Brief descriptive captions
=====

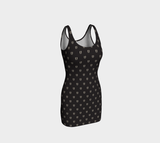 Tusk bodycon dress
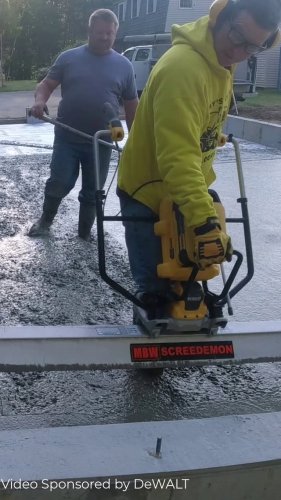 Video post from dewalttough.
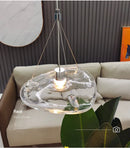 Axyaa Lotus Leaf Pendant Light for Hotel Banquet Hall, Restaurant, Living Room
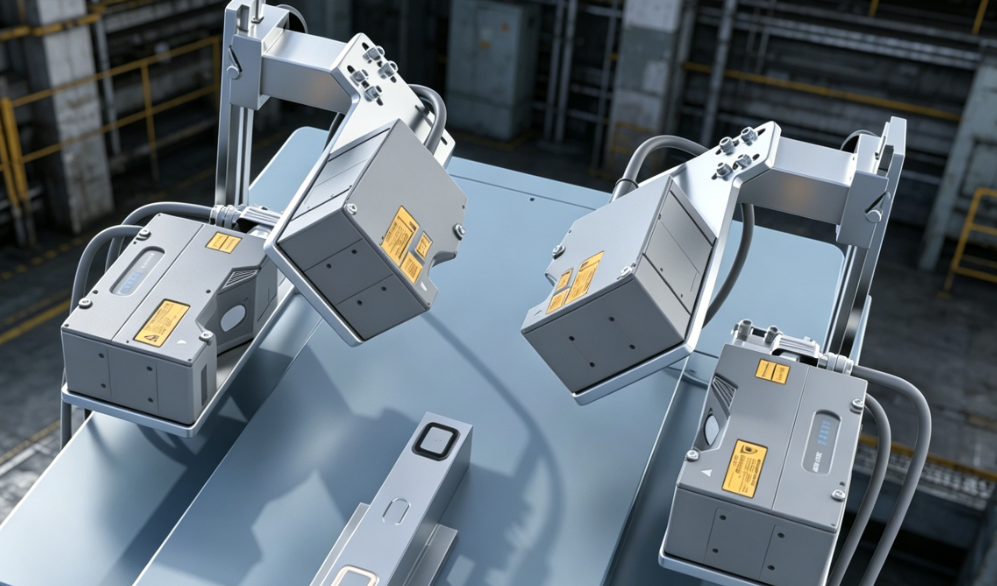 Lingchen Industrial PCs Empower Lithium Battery Appearance Inspection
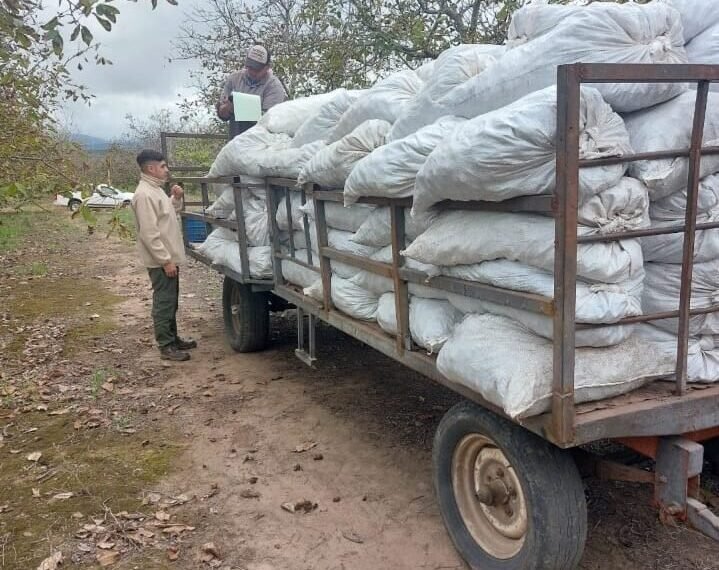 El RENATRE continúa con tareas de fiscalización y promoción de derechos en el sector rural en Catamarca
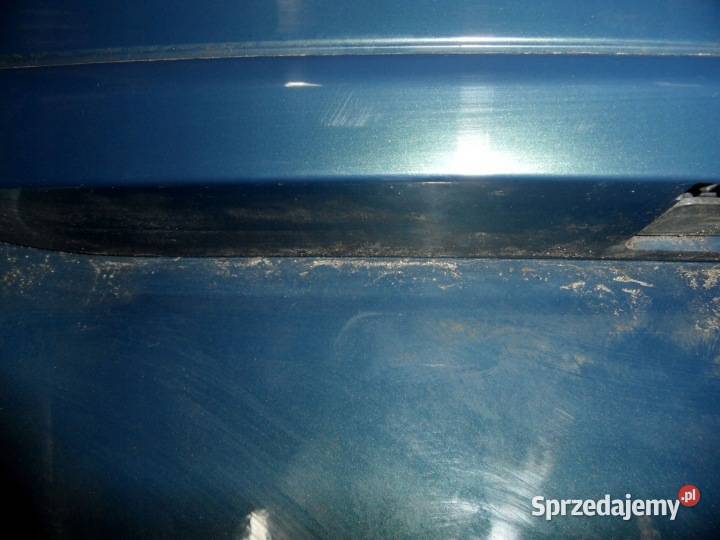 FORD FIESTA MK7 VII LIFT 11r klapa tył 90 Kielce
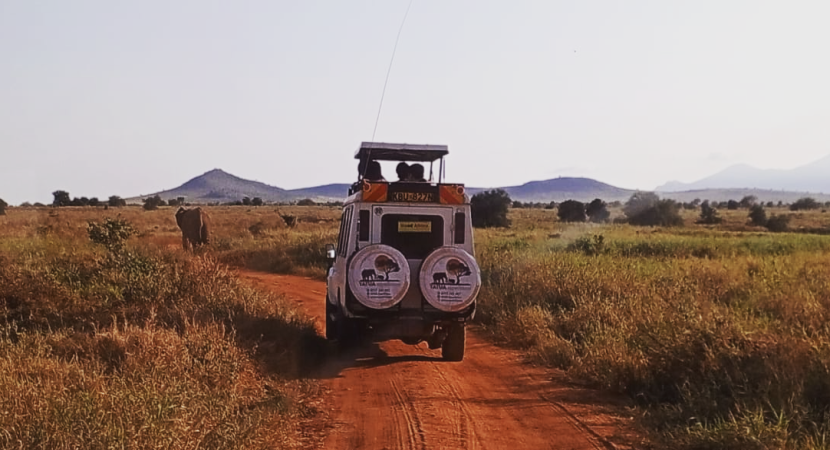 Maasai Mara Budget Group joining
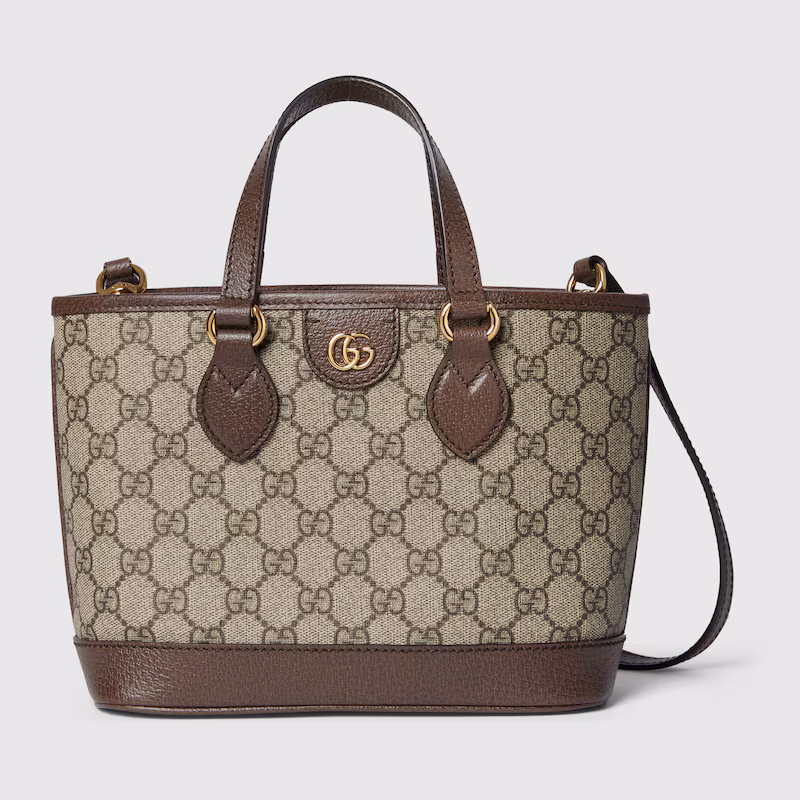 OPHIDIA SMALL TOTE BAG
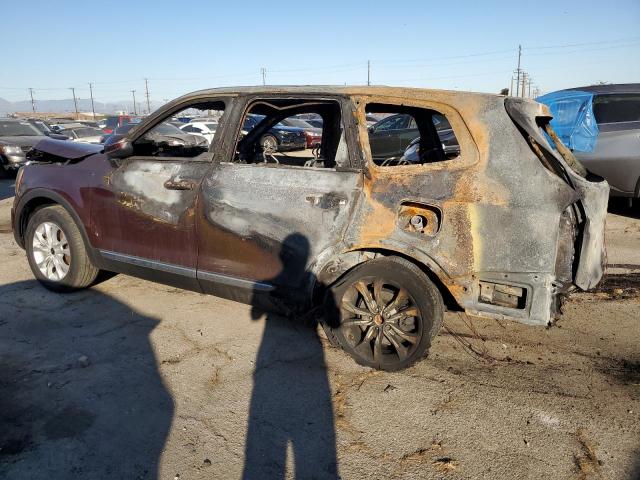 Фото 2 - KIA TELLURIDE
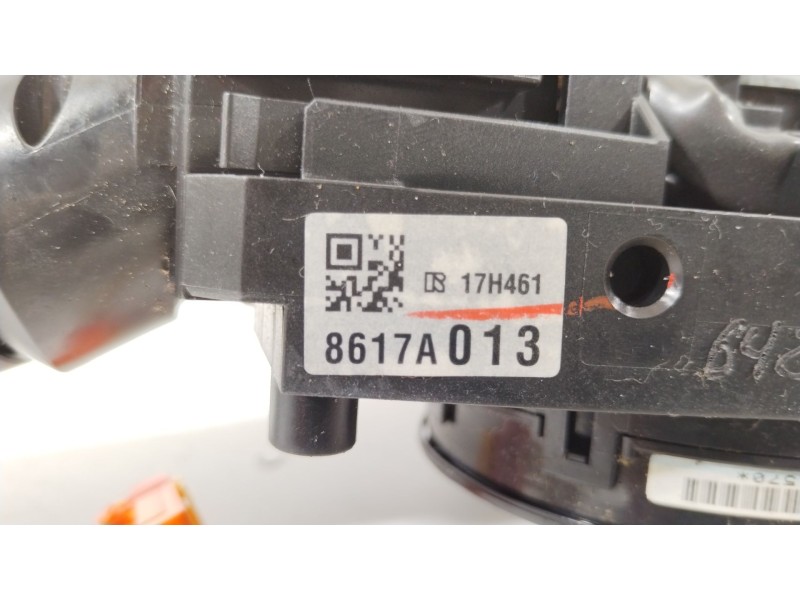 Recambio de mando luces para citroën c4 aircross 1.6 hdi 115 referencia OEM IAM 8617A013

=====

What is expected - Output every entry word for word, but omit the pictures.

Answer area -
 Tusk bodycon dress
 Video post from dewalttough.
 Axyaa Lotus Leaf Pendant Light for Hotel Banquet Hall, Restaurant, Living Room
 Lingchen Industrial PCs Empower Lithium Battery Appearance Inspection
 El RENATRE continúa con tareas de fiscalización y promoción de derechos en el sector rural en Catamarca
 FORD FIESTA MK7 VII LIFT 11r klapa tył 90 Kielce
 Maasai Mara Budget Group joining
 OPHIDIA SMALL TOTE BAG
 Фото 2 - KIA TELLURIDE
 Recambio de mando luces para citroën c4 aircross 1.6 hdi 115 referencia OEM IAM 8617A013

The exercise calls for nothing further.